Extract –
I'm just using black silicone. I am adhering one side right to the glass, and then whatever side comes in contact with the below piece. I checked it this morning, and everything is holding (I even put the tank upright, and nothing fell out of place)

I figure once I fill the gaps, and get the drylock on, it's going to be held on pretty tightly.


----------



## reptileink76 (Feb 7, 2018)




----------



## AOA (Jan 19, 2017)

Looking great! IM following along!

JD


----------



## Cakers (Sep 10, 2017)

I wouldn't think silicone would hold but I might try it.


----------



## reptileink76 (Feb 7, 2018)

Silicone is holding fine so far. 

Sadly, my son was home sick from school today. Gladly, it gave me time to get the canopy and base stained. I'm still fairly new to finish woodworking, but I really like how they came together. I haven't put the base on yet because it's a very tight fit, and I still need to move the viv around. Also, I want to add leveler legs to it. 



Pretty good match


----------



## reptileink76 (Feb 7, 2018)

15" of snow today kept me home bound. What better time than to do some work on the viv! 

I got this frog cutout on Etsy. It's going to be mounted just above the surface of the canopy with LED light behind it to backlight it. 



I cut 3 stand offs, and glued them on 



I drilled three holes, and test mounted 



I've since drilled a bunch of holes behind it, will test it with a light later it's too bright in here. It's also drying after being stained. Added a hinge to the canopy as well! 

Waiting on some big pieces of wood from Josh's frogs before I continue the background.


----------



## AOA (Jan 19, 2017)

that frog is sick! build is coming across nicely! 

JD


----------



## reptileink76 (Feb 7, 2018)

I GOT WOOD!! 

hehe

Seriously though, the folks at Josh's Frogs went above and beyond scouring the warehouse for larger manzanita wood (36" and above) , and shipped me 4 beautiful pieces (pics incoming) 

This was holding up the foam process as I wanted to place the wood and then continue the rock background. So excited!


----------



## KFilger (Sep 30, 2015)

Looks great so far! Would love to build something like this in the future

As far as inhabitants my votes for tree frogs. With my experience they will gradually start sleeping on bromeliads and large leaf plants as opposed to the glass. Mine tend to sleep in a different spot everday. Plus it would be awesome to watch them hunt in there!


----------



## reptileink76 (Feb 7, 2018)

Records –
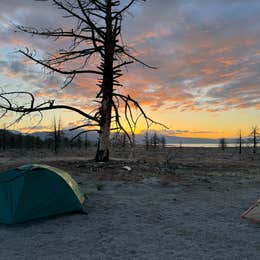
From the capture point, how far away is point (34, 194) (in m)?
7.02

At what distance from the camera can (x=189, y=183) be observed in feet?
43.6

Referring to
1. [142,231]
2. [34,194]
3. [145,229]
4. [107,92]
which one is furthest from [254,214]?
[107,92]

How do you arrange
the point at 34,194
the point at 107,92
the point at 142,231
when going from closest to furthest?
the point at 142,231 → the point at 34,194 → the point at 107,92

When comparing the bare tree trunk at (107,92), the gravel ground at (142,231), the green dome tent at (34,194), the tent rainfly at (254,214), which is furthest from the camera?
the bare tree trunk at (107,92)

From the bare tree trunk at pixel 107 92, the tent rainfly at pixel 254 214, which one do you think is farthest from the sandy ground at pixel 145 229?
the bare tree trunk at pixel 107 92

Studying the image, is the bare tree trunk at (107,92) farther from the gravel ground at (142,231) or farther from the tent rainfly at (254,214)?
the tent rainfly at (254,214)

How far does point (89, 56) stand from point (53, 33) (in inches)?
100

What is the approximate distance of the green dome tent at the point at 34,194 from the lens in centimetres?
678

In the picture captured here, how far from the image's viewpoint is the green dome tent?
6.78 m

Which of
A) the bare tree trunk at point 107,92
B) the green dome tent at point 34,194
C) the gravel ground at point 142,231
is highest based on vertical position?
the bare tree trunk at point 107,92

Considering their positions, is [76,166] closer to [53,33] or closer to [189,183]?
[189,183]

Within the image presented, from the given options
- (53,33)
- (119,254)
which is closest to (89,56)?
(53,33)

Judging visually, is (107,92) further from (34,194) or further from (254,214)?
(254,214)

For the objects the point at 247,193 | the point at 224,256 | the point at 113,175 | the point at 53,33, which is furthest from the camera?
the point at 53,33
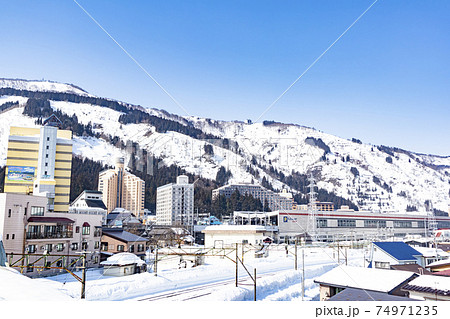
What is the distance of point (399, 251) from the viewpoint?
18.3 metres

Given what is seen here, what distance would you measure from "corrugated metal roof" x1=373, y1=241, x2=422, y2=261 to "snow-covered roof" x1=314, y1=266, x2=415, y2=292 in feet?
29.4

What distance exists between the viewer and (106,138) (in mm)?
124938

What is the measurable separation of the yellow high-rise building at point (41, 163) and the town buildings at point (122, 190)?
19.9m

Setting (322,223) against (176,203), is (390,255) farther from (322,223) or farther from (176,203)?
(176,203)

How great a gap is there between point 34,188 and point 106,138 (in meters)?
95.4

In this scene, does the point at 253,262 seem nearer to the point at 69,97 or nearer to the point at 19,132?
the point at 19,132

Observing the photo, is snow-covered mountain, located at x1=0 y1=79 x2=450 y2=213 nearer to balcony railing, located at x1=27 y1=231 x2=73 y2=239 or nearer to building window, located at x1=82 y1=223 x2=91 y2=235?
building window, located at x1=82 y1=223 x2=91 y2=235

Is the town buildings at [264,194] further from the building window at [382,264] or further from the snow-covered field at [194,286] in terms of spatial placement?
the snow-covered field at [194,286]

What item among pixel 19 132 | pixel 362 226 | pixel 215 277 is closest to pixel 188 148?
pixel 19 132

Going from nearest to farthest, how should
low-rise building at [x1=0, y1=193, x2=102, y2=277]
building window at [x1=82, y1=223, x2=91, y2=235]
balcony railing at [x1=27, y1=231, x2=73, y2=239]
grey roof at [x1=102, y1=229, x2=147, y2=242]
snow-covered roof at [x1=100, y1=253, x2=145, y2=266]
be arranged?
low-rise building at [x1=0, y1=193, x2=102, y2=277] → balcony railing at [x1=27, y1=231, x2=73, y2=239] → snow-covered roof at [x1=100, y1=253, x2=145, y2=266] → building window at [x1=82, y1=223, x2=91, y2=235] → grey roof at [x1=102, y1=229, x2=147, y2=242]

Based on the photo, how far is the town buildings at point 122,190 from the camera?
58906 millimetres

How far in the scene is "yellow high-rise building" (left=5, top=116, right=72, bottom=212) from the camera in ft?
118

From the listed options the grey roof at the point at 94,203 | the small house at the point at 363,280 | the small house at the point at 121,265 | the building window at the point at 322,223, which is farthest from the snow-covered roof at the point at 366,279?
the grey roof at the point at 94,203

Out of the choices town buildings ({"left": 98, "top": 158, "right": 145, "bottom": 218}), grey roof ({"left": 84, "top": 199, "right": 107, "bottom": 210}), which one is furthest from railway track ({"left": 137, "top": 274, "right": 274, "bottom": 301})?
town buildings ({"left": 98, "top": 158, "right": 145, "bottom": 218})
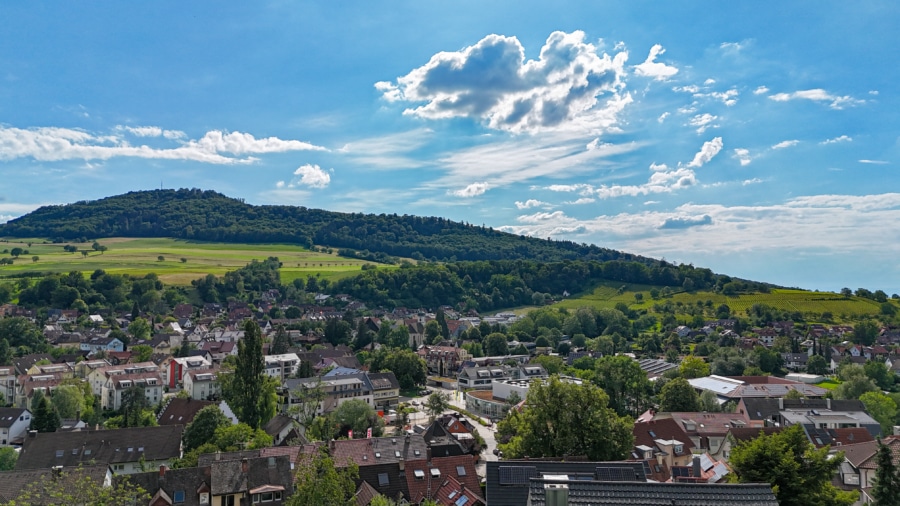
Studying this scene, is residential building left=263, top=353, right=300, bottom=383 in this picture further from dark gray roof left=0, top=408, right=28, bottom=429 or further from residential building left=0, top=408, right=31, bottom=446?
dark gray roof left=0, top=408, right=28, bottom=429

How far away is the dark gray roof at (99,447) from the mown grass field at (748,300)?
116 meters

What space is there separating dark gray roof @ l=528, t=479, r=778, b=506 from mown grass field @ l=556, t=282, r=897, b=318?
460ft

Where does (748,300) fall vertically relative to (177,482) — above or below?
above

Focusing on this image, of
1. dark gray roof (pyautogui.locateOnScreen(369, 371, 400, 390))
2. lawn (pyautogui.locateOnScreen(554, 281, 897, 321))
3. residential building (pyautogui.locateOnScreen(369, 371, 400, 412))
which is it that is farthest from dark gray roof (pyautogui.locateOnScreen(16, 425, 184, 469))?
lawn (pyautogui.locateOnScreen(554, 281, 897, 321))

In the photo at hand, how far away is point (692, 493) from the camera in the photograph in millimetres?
11367

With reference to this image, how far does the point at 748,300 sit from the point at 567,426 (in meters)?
134

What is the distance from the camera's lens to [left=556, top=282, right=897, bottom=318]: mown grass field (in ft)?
458

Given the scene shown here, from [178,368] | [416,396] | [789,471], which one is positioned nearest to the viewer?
[789,471]

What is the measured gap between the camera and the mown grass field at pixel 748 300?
458 ft

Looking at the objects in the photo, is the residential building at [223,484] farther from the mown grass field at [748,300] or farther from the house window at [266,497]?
the mown grass field at [748,300]

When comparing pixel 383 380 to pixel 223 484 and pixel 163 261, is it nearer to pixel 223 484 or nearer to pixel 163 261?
pixel 223 484

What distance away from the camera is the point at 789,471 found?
23.1 metres

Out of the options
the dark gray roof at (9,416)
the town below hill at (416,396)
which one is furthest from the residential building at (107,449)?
the dark gray roof at (9,416)

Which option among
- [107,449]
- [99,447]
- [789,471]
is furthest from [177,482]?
[789,471]
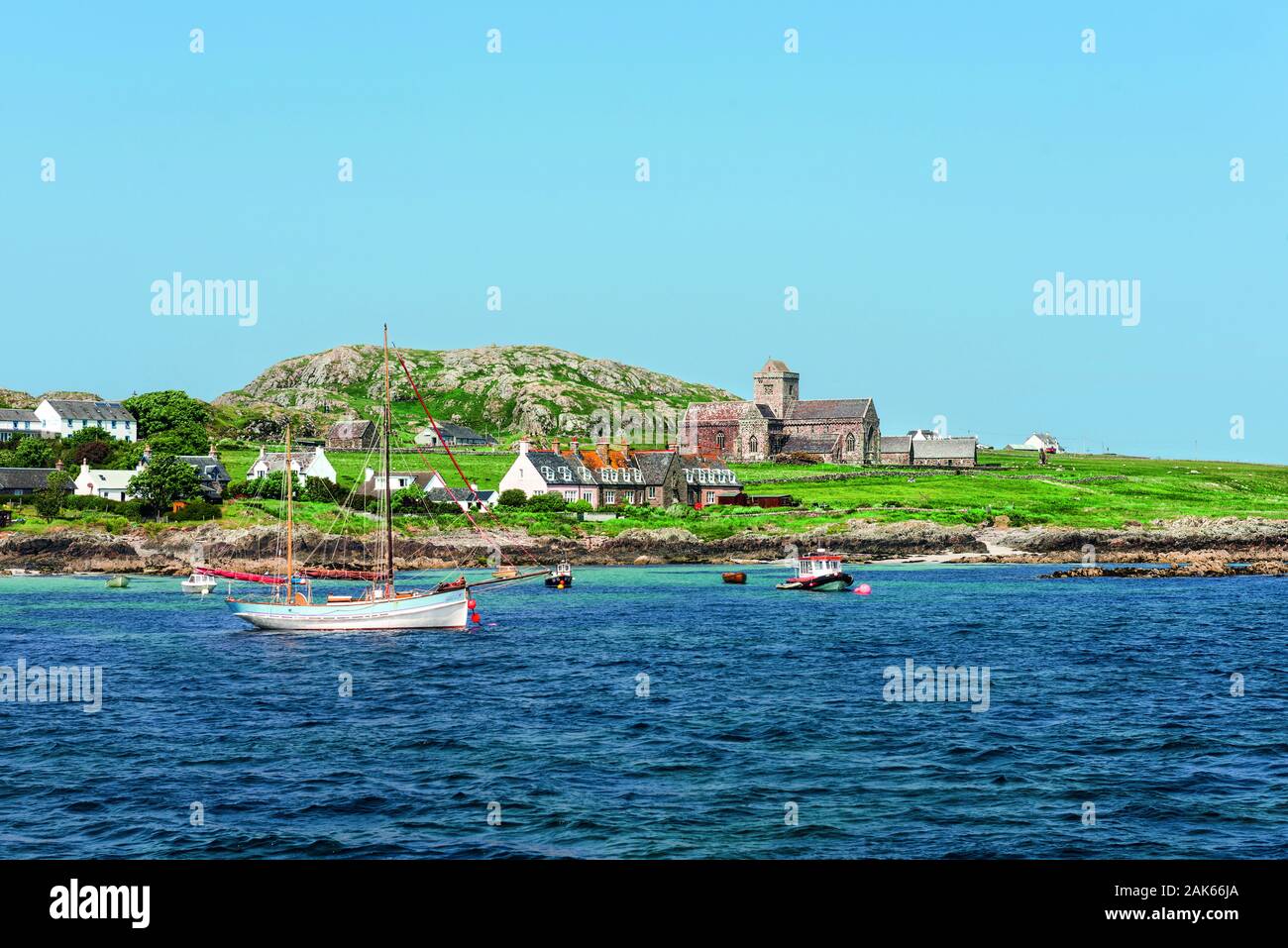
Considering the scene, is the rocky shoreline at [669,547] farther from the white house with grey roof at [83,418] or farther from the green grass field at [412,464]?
the white house with grey roof at [83,418]

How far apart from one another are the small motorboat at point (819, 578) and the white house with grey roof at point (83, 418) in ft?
405

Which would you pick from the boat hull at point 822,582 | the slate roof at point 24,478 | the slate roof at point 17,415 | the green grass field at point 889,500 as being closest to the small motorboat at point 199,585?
the green grass field at point 889,500

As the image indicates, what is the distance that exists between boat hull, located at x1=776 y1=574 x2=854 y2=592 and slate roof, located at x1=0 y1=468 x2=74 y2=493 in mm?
90029

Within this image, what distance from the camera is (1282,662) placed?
5231cm

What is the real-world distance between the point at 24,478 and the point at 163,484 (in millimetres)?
19212

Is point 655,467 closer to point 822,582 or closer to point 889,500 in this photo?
point 889,500

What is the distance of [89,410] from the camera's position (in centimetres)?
18238

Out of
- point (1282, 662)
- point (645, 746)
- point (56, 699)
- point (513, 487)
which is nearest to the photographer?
point (645, 746)

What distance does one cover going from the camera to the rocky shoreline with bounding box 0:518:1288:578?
376 feet

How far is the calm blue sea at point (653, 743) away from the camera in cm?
2478

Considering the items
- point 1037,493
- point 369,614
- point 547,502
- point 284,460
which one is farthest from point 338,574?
point 1037,493
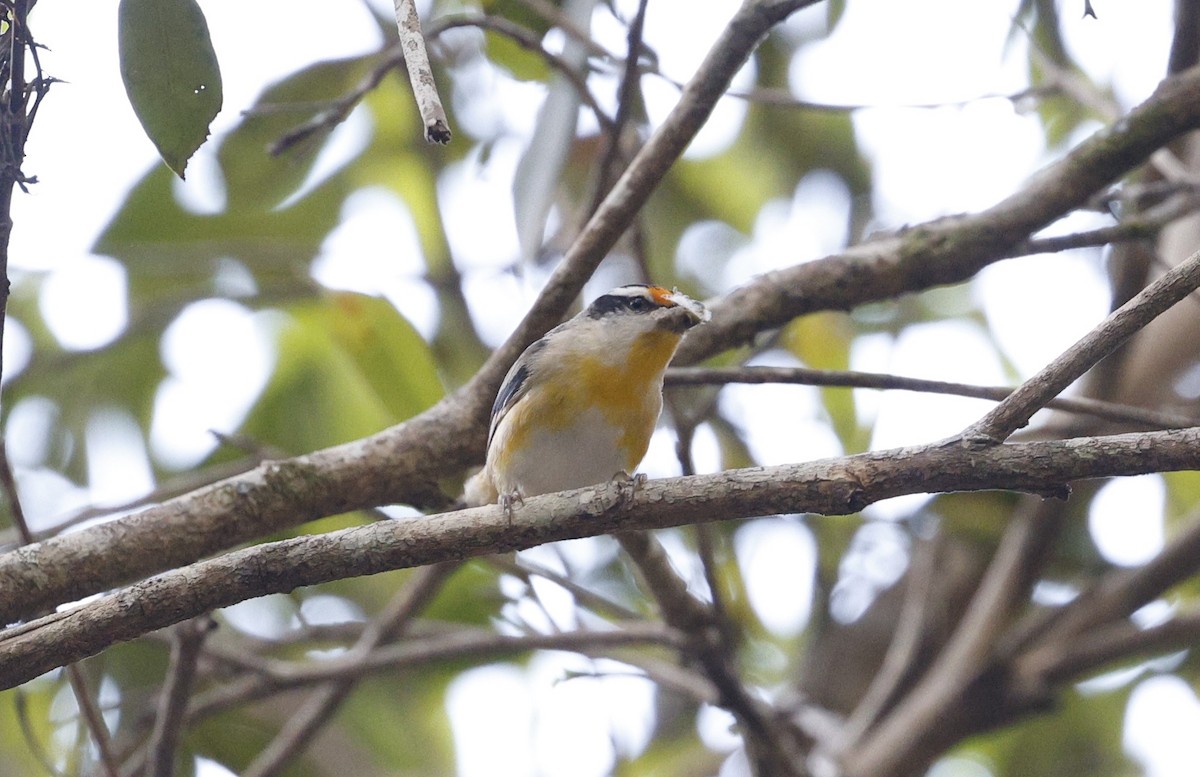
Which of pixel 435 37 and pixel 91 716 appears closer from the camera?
pixel 91 716

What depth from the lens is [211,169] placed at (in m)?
4.87

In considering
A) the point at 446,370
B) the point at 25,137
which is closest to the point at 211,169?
the point at 446,370

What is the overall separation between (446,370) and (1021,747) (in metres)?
3.08

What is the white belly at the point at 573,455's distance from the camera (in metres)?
3.21

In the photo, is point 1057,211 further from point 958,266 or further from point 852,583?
point 852,583

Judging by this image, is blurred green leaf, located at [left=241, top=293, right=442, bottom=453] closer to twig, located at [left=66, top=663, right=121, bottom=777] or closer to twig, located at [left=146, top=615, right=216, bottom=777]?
twig, located at [left=146, top=615, right=216, bottom=777]

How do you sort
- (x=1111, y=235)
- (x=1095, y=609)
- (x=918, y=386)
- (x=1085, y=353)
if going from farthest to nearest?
(x=1095, y=609), (x=1111, y=235), (x=918, y=386), (x=1085, y=353)

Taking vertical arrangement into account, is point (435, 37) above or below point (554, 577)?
above

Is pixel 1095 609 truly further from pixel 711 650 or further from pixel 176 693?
pixel 176 693

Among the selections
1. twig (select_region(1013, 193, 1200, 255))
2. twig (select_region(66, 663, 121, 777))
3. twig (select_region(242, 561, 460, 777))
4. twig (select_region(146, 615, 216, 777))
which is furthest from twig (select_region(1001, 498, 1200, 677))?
twig (select_region(66, 663, 121, 777))

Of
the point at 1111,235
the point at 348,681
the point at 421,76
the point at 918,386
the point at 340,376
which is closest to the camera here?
the point at 421,76

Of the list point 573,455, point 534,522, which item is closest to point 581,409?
point 573,455

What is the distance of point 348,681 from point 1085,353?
8.49 feet

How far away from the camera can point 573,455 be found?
3.26 m
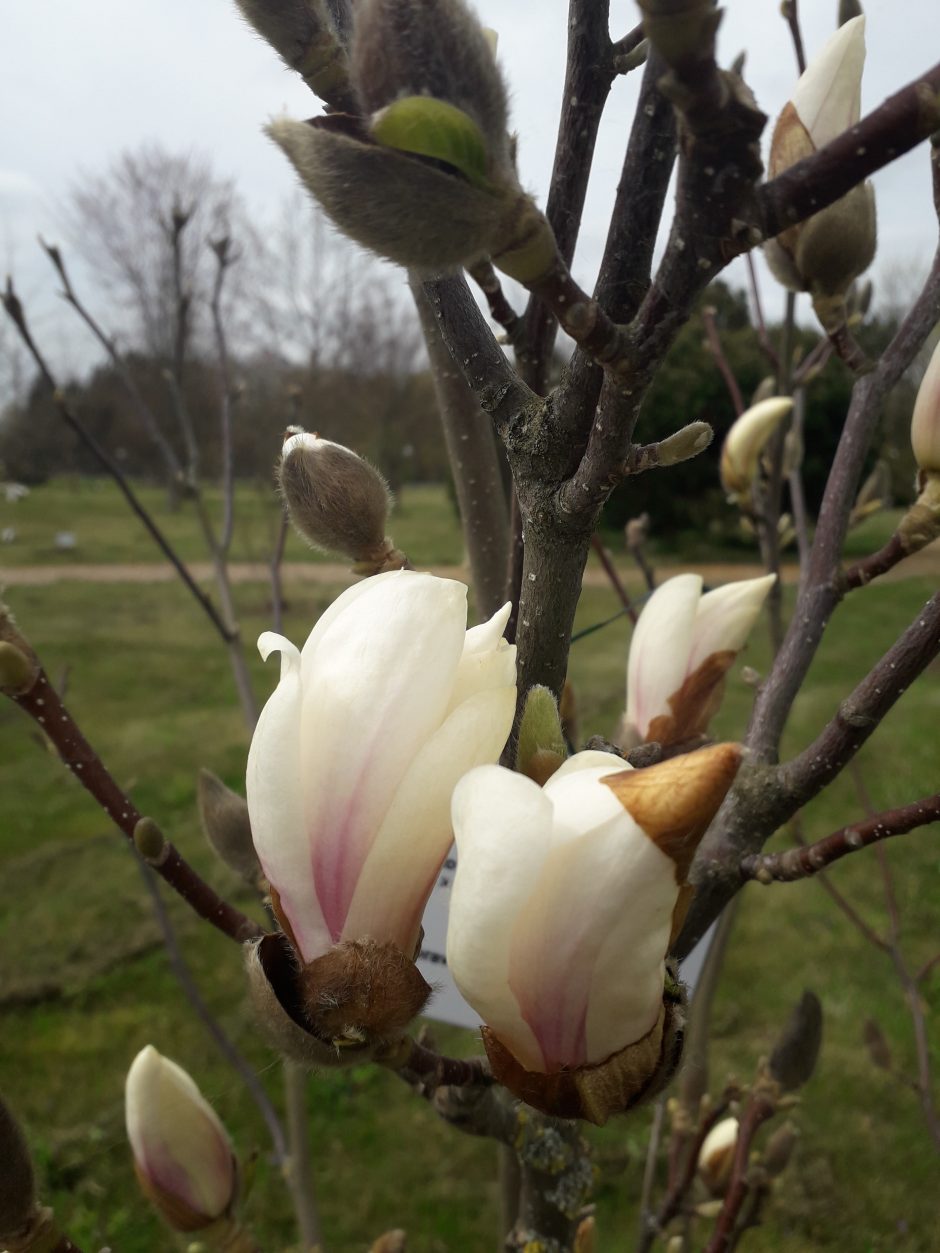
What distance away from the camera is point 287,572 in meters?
7.23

Given request 1 – For each statement about the vivarium thread, say yes or no and quote the words that decide it. (a) The canopy and base got stained on a day the poster's son stayed home sick. (b) The frog cutout came from Josh's Frogs. (c) Josh's Frogs shipped six pieces of manzanita wood.
Given request 2 – Quote the vivarium thread, starting at "Seriously though, the" and ending at "background. So excited!".
Work from the thread only, not from the items.

Finished answer 1 –
(a) Yes: "Sadly, my son was home sick from school today. Gladly, it gave me time to get the canopy and base stained."
(b) No: "I got this frog cutout on Etsy."
(c) No: "shipped me 4 beautiful pieces"

Finished answer 2 –
Seriously though, the folks at Josh's Frogs went above and beyond scouring the warehouse for larger manzanita wood (36" and above) , and shipped me 4 beautiful pieces (pics incoming) 

This was holding up the foam process as I wanted to place the wood and then continue the rock background. So excited!